◆ **WORK TO COMPLETE**: Copy out precisely the lines of the material that follows, beginning with the line containing "a bedroom with" and ending with its last line; exclude pictures.

◆ **DATASET SECTION**:
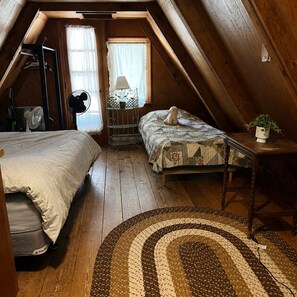 A cozy attic bedroom with a bed, a smaller bed, a fan, a lamp, and a plant. - Fall in the white mountains ! Aframe style ! (Conway)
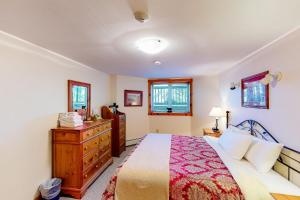 a bedroom with a bed and a dresser and windows at Summit Solitude & Latitude Adjustment in Jay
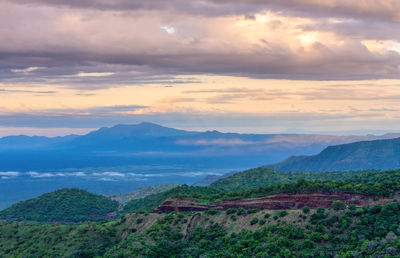 Scenic view of mountains against sky during sunset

◆ **EXPECTED ANSWER**:
 a bedroom with a bed and a dresser and windows at Summit Solitude & Latitude Adjustment in Jay
 Scenic view of mountains against sky during sunset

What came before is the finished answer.